* Passage:
start
Figure 1. MODIS image of Chantal taken at approximately 10 am EDT Monday, July 8, 2013. At the time, Chantal had top winds of 45 mph. Image credit: NASA.


Figure 2. U.S. Air Force Master Sgt. Levi Denham, a WC-130J Hercules aircraft weather reconnaissance loadmaster assigned to the 53rd Reconnaissance Squadron (the Hurricane Hunters), performs pre-engine start-up inspections in St. Croix, Virgin Islands, on Sept. 16, 2010. DoD photo by Staff Sgt. Manuel J. Martinez, U.S. Air Force. Thanks go to wunderground member Patrap for pointing out this photo.

Forecast for Chantal
The 8 am EDT Monday forecast from the SHIPS model predicts that Chantal will experience low to moderate shear through Tuesday afternoon as it heads west-northwest at 25 mph towards Hispaniola. With ocean temperatures expected to warm to 28°C during that time, Chantal has the potential to intensify to a 65 mph tropical storm before hitting Hispaniola. Working against intensification will be the fast forward speed of the storm--tropical storms moving faster than 20 mph in the deep tropics usually have trouble intensifying. In addition, the Eastern Caribbean is an area where the trade winds accelerate, helping drive sinking air that discourages tropical storm intensification. Dry air will also slow down the intensification process, and I don't see Chantal making it to hurricane strength before interacting with the mountains of Hispaniola and/or Cuba on Tuesday night and Wednesday. This interaction may be able to destroy the storm, since wind shear is also expected to rise to the high range, 20 - 30 knots, Tuesday night through Thursday. Chantal has the potential to cause big problems for Haiti, which is highly vulnerable to flash flooding due to the lack of vegetation on the deforested mountains. However, there is a lot of dry air to the west of Chantal, which may act to keep rainfall totals in Haiti down to a manageable 2 - 4". Over 300,000 people are still homeless and living in makeshift tent camps in Haiti, three years after the great 2010 earthquake.
end
* Records provided:
start
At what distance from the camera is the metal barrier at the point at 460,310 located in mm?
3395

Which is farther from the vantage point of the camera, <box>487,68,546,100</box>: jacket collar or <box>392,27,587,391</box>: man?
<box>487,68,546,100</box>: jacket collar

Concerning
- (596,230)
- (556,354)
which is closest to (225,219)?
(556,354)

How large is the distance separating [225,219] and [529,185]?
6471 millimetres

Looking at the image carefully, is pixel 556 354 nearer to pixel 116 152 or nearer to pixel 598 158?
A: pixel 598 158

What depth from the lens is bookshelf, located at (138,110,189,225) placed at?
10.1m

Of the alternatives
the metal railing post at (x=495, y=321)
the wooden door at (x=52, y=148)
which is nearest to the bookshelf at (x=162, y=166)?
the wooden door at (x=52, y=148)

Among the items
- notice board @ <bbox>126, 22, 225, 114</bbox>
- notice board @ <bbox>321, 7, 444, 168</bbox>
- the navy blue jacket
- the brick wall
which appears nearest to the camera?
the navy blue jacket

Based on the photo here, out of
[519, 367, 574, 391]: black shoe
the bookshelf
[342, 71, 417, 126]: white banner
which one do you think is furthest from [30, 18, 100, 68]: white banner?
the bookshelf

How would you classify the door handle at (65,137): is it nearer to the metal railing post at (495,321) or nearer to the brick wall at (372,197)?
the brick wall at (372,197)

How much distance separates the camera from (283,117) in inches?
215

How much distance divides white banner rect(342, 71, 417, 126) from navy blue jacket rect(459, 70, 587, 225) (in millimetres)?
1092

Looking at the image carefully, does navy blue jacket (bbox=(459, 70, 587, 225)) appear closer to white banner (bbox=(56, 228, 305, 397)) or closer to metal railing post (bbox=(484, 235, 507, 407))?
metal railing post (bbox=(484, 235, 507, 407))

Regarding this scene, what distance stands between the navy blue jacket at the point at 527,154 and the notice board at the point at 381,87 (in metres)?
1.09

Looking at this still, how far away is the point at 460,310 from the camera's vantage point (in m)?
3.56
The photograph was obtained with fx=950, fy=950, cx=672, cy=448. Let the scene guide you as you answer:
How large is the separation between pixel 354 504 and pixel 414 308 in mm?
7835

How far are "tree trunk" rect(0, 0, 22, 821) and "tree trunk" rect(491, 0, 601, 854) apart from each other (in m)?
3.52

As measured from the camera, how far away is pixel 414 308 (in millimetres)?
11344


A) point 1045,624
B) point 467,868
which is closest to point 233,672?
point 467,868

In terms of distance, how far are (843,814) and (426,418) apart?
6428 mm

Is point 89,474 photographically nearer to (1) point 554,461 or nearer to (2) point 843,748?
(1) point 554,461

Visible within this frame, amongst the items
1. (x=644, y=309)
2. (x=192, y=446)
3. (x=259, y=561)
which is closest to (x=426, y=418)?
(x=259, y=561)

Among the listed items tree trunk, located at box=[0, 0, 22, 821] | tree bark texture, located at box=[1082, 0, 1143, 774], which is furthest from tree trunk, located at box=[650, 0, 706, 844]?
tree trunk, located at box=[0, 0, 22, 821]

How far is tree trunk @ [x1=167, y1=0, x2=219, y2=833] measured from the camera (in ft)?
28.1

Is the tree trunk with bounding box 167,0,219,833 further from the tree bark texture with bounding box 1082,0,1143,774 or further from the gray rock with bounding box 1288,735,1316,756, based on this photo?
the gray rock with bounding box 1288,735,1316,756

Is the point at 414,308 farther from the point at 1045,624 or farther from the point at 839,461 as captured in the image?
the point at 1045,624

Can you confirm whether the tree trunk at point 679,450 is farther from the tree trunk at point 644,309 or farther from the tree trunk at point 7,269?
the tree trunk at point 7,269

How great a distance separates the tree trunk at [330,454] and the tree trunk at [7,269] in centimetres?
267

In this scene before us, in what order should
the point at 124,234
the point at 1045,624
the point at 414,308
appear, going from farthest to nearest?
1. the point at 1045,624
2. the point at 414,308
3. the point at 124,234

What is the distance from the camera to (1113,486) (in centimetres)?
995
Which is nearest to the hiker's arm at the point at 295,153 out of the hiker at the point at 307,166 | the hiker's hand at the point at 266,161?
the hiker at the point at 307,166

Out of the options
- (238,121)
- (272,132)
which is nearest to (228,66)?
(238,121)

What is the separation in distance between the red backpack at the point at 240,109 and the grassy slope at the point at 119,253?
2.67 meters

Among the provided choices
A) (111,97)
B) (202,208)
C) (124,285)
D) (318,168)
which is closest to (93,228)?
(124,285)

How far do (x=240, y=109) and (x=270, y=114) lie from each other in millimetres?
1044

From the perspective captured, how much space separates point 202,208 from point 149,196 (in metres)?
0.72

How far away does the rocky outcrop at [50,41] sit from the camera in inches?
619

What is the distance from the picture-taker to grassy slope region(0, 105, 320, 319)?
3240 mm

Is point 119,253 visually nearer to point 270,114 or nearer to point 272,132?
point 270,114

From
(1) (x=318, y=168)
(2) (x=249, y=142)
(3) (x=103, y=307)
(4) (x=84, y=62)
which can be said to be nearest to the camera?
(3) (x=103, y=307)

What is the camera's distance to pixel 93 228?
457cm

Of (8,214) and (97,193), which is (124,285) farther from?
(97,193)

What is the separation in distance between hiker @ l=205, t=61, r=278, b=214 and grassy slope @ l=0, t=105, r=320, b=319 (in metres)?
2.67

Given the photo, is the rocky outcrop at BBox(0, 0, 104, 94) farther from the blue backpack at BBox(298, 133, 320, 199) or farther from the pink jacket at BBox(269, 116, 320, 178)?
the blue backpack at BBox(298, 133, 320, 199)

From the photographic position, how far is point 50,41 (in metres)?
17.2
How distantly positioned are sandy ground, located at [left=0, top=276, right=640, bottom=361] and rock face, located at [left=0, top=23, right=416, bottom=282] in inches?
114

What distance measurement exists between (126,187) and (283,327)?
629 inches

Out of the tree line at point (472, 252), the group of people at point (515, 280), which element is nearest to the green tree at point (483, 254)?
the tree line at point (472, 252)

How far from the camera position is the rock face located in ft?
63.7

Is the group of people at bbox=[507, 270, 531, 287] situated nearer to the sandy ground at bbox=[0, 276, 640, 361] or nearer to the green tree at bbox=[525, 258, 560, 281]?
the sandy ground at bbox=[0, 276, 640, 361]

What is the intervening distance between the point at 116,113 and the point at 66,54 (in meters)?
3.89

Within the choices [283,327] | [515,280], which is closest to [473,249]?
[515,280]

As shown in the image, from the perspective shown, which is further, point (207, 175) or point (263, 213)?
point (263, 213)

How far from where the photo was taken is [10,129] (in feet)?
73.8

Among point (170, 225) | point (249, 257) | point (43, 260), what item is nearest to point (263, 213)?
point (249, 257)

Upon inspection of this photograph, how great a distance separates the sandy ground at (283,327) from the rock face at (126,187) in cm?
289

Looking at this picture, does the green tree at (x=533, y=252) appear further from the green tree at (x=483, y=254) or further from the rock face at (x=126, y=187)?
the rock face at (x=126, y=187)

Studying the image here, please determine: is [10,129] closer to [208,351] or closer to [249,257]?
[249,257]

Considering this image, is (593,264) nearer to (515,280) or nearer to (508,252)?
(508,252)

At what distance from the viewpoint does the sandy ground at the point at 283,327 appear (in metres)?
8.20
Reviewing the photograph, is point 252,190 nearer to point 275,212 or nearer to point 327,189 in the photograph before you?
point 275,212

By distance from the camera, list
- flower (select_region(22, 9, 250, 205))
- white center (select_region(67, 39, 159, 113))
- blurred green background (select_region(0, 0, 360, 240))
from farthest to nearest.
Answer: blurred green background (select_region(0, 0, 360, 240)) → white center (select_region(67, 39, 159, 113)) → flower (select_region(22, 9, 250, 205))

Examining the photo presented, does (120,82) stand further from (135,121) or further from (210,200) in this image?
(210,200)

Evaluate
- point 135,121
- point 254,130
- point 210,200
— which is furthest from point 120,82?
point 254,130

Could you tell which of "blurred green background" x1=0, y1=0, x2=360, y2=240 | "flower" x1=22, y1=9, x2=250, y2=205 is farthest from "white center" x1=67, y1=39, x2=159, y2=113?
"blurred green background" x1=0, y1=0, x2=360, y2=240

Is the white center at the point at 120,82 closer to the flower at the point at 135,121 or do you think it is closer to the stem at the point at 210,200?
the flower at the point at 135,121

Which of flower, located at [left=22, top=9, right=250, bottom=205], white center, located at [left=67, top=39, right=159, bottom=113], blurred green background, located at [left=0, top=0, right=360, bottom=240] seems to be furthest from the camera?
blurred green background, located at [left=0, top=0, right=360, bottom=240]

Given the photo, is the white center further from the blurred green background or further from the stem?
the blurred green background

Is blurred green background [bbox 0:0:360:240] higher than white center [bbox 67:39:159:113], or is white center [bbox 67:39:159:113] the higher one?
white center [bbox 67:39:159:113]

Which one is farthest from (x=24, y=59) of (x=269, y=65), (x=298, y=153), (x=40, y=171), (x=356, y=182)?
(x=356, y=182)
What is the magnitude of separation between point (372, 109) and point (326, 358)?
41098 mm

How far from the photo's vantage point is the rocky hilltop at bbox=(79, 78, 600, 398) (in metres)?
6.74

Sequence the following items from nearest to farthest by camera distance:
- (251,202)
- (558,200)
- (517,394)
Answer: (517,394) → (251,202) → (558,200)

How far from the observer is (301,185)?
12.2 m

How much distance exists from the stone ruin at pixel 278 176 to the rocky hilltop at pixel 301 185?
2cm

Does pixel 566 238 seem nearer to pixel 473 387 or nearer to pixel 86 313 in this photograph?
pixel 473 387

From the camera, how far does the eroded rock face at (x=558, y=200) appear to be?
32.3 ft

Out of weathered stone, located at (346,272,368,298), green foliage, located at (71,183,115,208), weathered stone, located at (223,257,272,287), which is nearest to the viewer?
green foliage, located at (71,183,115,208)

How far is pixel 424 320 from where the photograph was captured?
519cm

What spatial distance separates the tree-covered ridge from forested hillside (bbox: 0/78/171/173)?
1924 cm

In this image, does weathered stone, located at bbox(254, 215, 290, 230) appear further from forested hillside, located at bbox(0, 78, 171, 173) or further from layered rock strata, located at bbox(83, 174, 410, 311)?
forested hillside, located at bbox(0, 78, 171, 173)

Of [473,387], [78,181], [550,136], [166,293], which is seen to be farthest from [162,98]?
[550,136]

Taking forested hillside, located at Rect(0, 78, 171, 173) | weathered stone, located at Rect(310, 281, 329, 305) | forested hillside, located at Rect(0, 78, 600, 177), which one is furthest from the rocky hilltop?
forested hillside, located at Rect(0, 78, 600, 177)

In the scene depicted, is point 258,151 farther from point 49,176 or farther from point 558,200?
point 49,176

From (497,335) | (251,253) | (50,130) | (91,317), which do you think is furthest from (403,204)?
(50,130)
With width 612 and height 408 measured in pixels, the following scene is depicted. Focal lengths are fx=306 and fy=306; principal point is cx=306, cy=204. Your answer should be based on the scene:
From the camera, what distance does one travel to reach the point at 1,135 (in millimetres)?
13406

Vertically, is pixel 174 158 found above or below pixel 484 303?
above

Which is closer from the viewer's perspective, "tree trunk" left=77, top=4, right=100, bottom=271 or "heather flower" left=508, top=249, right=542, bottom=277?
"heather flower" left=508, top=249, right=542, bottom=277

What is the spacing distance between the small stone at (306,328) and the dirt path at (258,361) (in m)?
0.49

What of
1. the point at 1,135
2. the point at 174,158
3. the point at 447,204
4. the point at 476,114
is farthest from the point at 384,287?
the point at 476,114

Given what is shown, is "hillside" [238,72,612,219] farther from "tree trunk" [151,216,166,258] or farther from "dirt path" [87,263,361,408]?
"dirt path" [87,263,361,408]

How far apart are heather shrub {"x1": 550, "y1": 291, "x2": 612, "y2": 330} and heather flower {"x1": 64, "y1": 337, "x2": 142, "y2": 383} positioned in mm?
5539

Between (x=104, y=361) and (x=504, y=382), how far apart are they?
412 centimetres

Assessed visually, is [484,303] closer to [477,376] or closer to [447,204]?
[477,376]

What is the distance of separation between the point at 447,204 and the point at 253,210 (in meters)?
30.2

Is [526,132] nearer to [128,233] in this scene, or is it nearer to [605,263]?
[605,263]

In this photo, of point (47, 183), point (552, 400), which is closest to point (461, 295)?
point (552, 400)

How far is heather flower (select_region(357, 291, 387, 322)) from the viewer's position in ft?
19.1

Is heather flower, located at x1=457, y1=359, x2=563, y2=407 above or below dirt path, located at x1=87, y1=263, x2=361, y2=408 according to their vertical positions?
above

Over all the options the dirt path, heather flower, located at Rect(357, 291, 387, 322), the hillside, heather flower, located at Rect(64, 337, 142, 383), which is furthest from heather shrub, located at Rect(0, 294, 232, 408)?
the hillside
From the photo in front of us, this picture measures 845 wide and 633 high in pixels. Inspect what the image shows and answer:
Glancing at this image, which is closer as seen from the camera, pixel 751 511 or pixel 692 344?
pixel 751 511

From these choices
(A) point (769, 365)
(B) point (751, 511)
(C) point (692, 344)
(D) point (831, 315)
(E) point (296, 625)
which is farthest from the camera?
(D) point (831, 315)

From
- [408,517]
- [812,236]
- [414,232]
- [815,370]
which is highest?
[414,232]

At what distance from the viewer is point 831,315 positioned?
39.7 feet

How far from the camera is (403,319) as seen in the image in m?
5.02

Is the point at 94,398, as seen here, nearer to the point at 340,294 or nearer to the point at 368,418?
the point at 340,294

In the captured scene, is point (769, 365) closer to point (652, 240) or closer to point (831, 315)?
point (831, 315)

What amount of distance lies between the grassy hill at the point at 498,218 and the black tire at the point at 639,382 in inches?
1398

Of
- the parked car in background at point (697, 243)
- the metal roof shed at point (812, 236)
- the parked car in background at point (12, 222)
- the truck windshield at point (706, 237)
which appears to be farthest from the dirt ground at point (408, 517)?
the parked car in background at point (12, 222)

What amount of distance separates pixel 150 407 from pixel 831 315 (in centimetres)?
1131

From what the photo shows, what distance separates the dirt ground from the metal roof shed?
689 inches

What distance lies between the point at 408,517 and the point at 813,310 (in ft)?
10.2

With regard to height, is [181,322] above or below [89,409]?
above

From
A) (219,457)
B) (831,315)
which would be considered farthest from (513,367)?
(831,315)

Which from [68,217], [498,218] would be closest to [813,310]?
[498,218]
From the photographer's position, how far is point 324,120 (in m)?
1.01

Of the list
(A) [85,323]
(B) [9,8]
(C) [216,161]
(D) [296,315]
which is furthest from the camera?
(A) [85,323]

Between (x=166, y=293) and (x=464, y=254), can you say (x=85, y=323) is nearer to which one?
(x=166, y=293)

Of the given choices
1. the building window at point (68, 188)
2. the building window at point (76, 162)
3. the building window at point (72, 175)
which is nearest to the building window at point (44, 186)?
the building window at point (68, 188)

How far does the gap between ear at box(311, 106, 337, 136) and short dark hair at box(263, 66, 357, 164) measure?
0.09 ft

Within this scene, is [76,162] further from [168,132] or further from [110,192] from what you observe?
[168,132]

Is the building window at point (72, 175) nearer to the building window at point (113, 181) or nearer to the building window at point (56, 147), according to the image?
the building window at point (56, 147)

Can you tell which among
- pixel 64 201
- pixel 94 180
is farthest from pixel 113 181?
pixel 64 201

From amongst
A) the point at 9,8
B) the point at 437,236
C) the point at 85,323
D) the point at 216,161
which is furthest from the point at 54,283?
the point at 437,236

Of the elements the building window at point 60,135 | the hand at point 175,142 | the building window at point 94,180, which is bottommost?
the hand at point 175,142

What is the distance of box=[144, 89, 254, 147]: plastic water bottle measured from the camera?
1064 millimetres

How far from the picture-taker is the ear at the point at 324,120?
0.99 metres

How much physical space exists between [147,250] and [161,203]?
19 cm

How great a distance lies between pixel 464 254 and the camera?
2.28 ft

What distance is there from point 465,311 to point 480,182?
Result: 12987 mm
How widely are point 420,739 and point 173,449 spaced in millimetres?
end
* Exercises to complete:
A. Quote the stretch of the Chantal forecast from "Figure 1. MODIS" through "out this photo.".
B. List every speed in the Chantal forecast that is given in miles per hour.
The material comes from a separate source.

* Solutions to the problems:
A.
Figure 1. MODIS image of Chantal taken at approximately 10 am EDT Monday, July 8, 2013. At the time, Chantal had top winds of 45 mph. Image credit: NASA.


Figure 2. U.S. Air Force Master Sgt. Levi Denham, a WC-130J Hercules aircraft weather reconnaissance loadmaster assigned to the 53rd Reconnaissance Squadron (the Hurricane Hunters), performs pre-engine start-up inspections in St. Croix, Virgin Islands, on Sept. 16, 2010. DoD photo by Staff Sgt. Manuel J. Martinez, U.S. Air Force. Thanks go to wunderground member Patrap for pointing out this photo.

B.
- 45 mph (Chantal's top winds at the time of the image)
- 25 mph (its west-northwest heading speed)
- 65 mph (the strength it could reach before hitting Hispaniola)
- 20 mph (the forward speed above which tropical storms usually have trouble intensifying)